There were adults too, holding out their hands in greeting — the women in dark baggy dresses, the men in coveralls — and here, suddenly, was Rebecca. “You made it, sweetheart,” she said. “I told them! I just knew they’d get you out!”
The Garden wasn’t at all what Toby had expected from hearsay. It wasn’t a baked mudflat strewn with rotting vegetable waste — quite the reverse. She gazed around it in wonder: it was so beautiful, with plants and flowers of many kinds she’d never seen before. There were vivid butterflies; from nearby came the vibration of bees. Each petal and leaf was fully alive, shining with awareness of her. Even the air of the Garden was different.
She found herself crying with relief and gratitude. It was as if a large, benevolent hand had reached down and picked her up, and was holding her safe. Later, she frequently heard Adam One speak of “being flooded with the Light of God’s Creation,” and without knowing it yet that was how she felt.
“I’m so glad you have made this decision, my dear,” said Adam One.
But Toby didn’t think she’d made any decision at all. Something else had made it for her. Despite everything that happened afterwards, this was a moment she never forgot.
That first evening, there was a modest celebration in honour of Toby’s advent. A great fuss was made over the opening of a jar of preserved purple items — those were her first elderberries — and a pot of honey was produced as if it was the Holy Grail.
Adam One made a little speech about providential rescues.
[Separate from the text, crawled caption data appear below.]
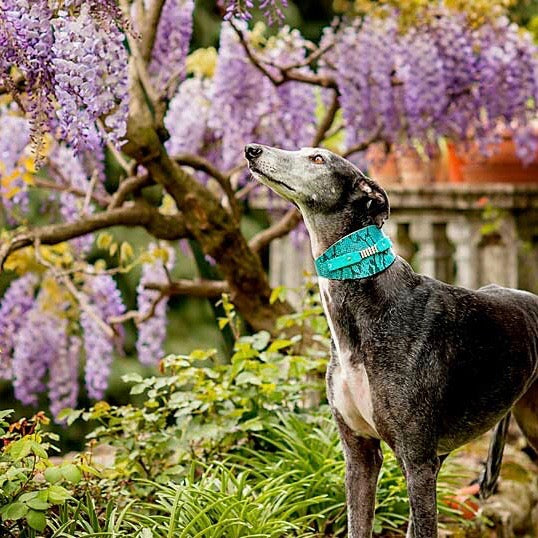 Elle Sighthound Collar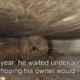 Dog Gets Rescued 1 Year after his Owner Died…Watch Heartwarming Video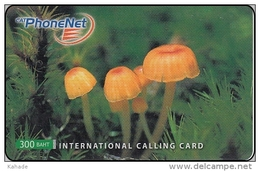 Thailand Phonecard PhoneNet  Pilze Mushrom - Thaïlande
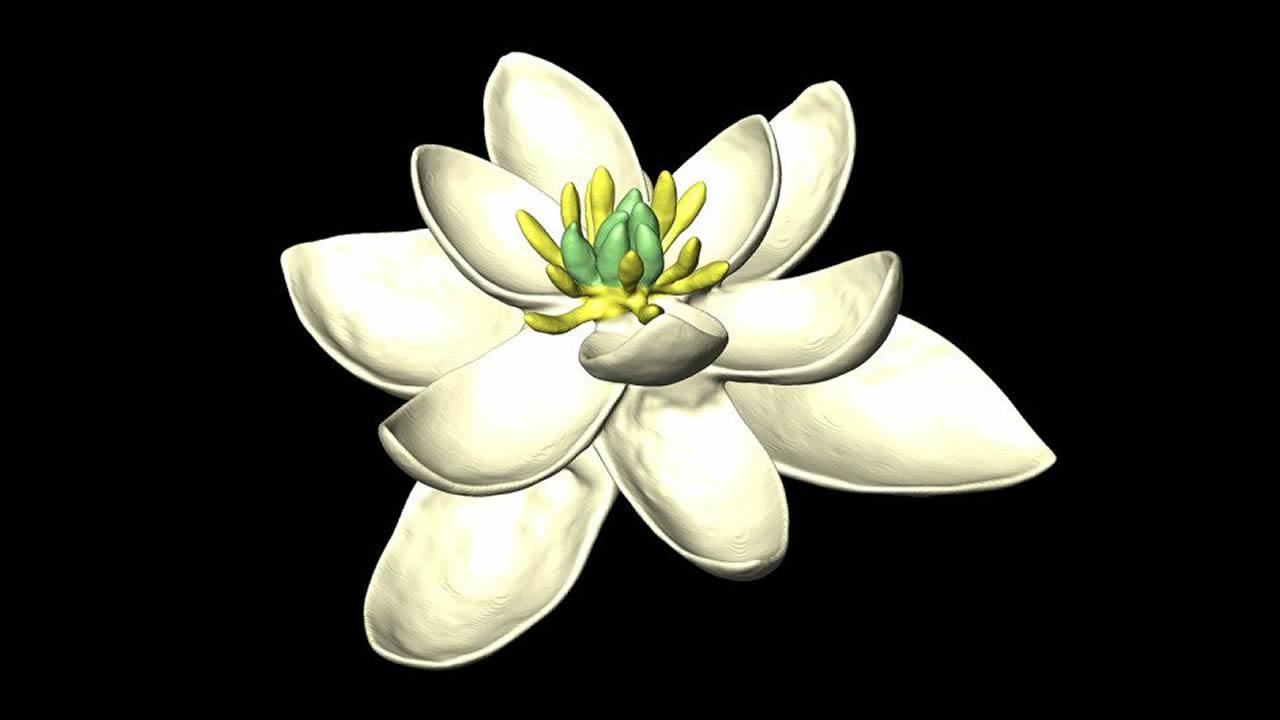 Esta es la primera flor que apareció en el planeta y dio origen a las demás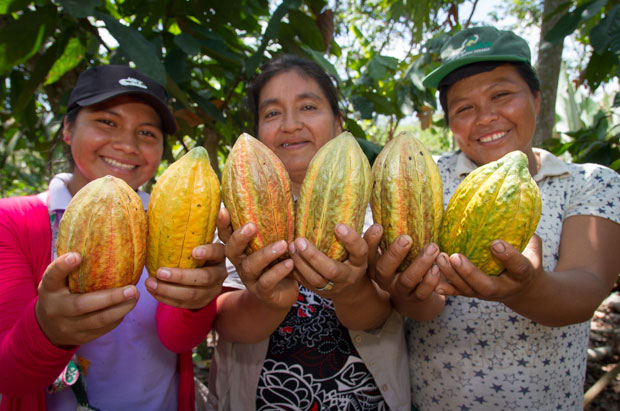Sustainability for Cacao Farmers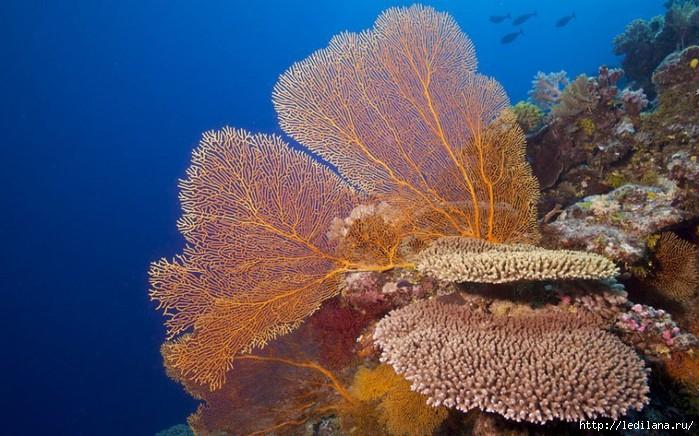 подводный мир (700x436, 229Kb)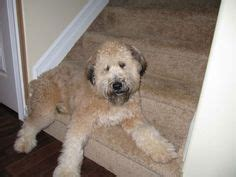 that looks like a puppy forever 1000 images about soft coated wheaten terriers on wheaten terrier puppys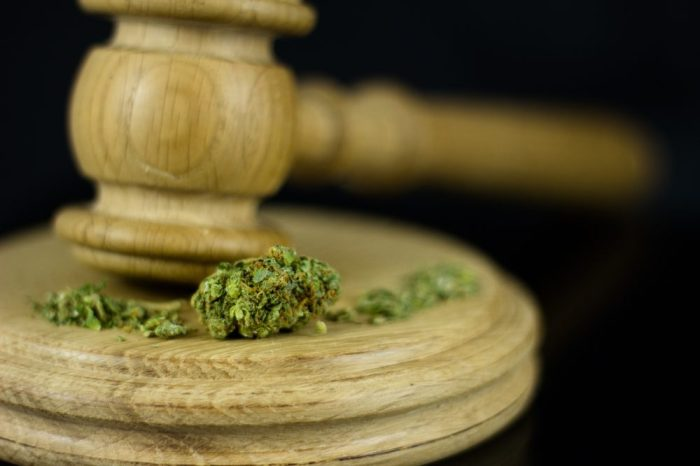 cannabis law reform represented by gavel and buds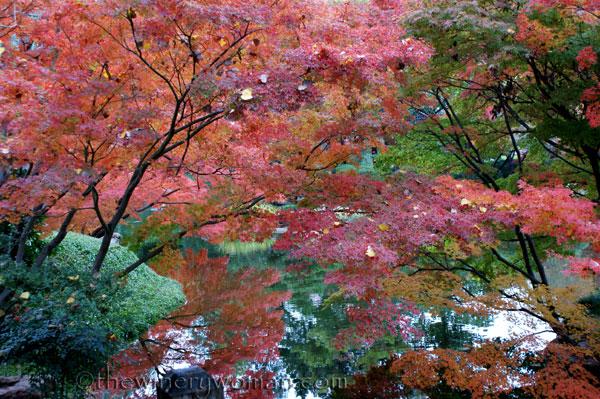 Japanese-Garden254
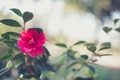 Картинка цветок, листья, лепестки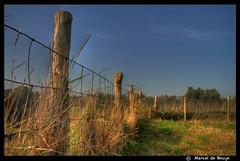 Fort Rammekens (M-Mick3y) Tags: blue sky holland green castle yellow wire fort air gras lucht middelburg hdr vlissingen flushing palen rammekens fortrammekens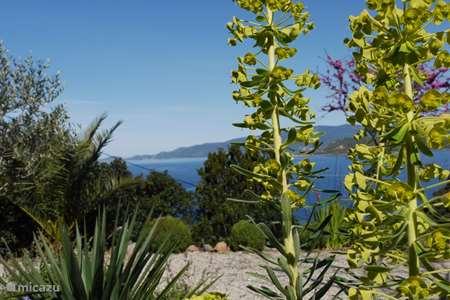 Ferienwohnung Frankreich – ferienhaus Villa Arbousier Calcatoggio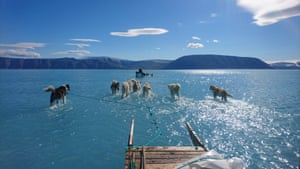 Dogs hauling a sled through meltwater on coastal sea ice in June 2019 showed its 'unusual' rapid melting as temperatures soared above normal levels in Greenland.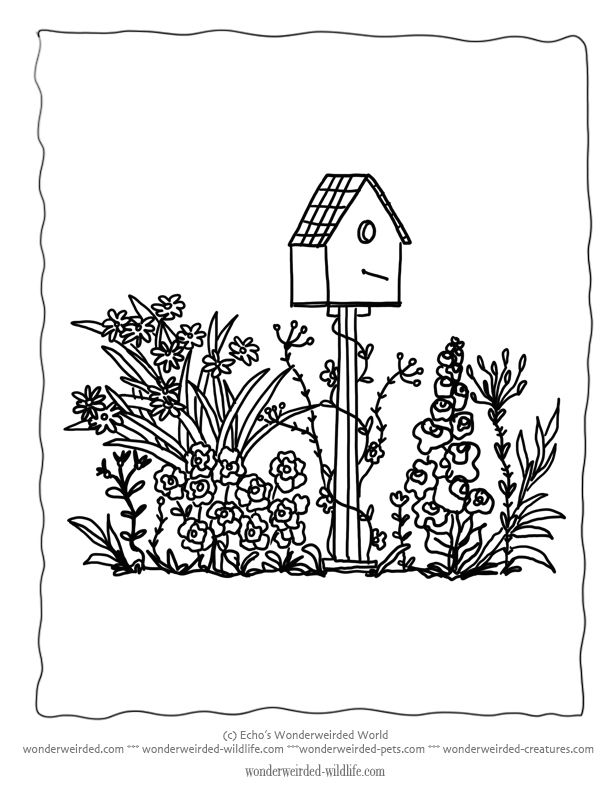 Flower Garden Coloring sheets 3 no floral lettering added A
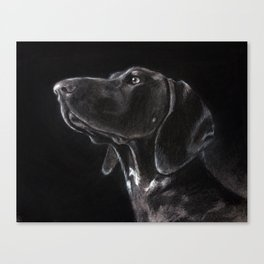 German Shorthaired Pointer Profile Canvas Print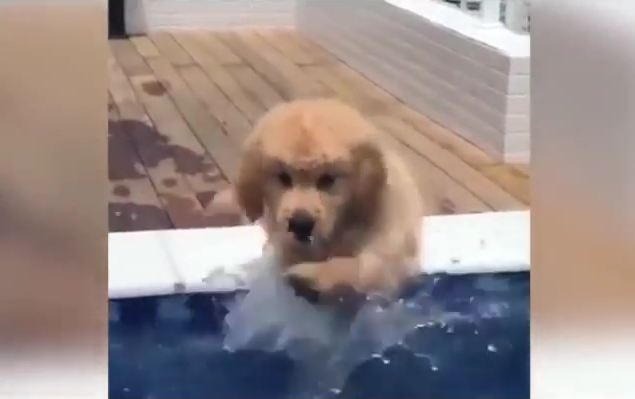 Everyone (Almost) into the Pool! Golden Pup Practices His Paddle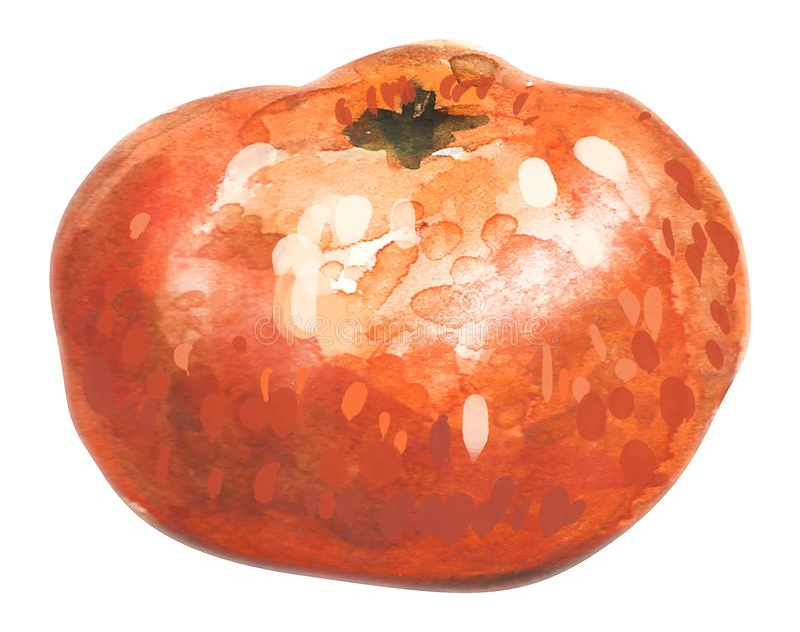 Mandarin hand drawn watercolor, on a white background. illustration. Hand drawn watercolor painting on white background. illustration of fruit tangerine stock illustration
The brand plucked from the burning was mentioned, and the one lost sheep — she’d heard of those before, at church — but other, unfamiliar examples of rescue were used as well: the relocated snail, the windfall pear. Then they’d eaten a sort of lentil pancake and a dish called Pilar’s Pickled Mushroom Medley, followed by slices of soybread topped with the purple berries and the honey.
After her initial elation, Toby was feeling stunned and uneasy. How had she got up here, to this unlikely and somehow disturbing location? What was she doing among these friendly though bizarre people, with their wacky religion and — right now — their purple teeth?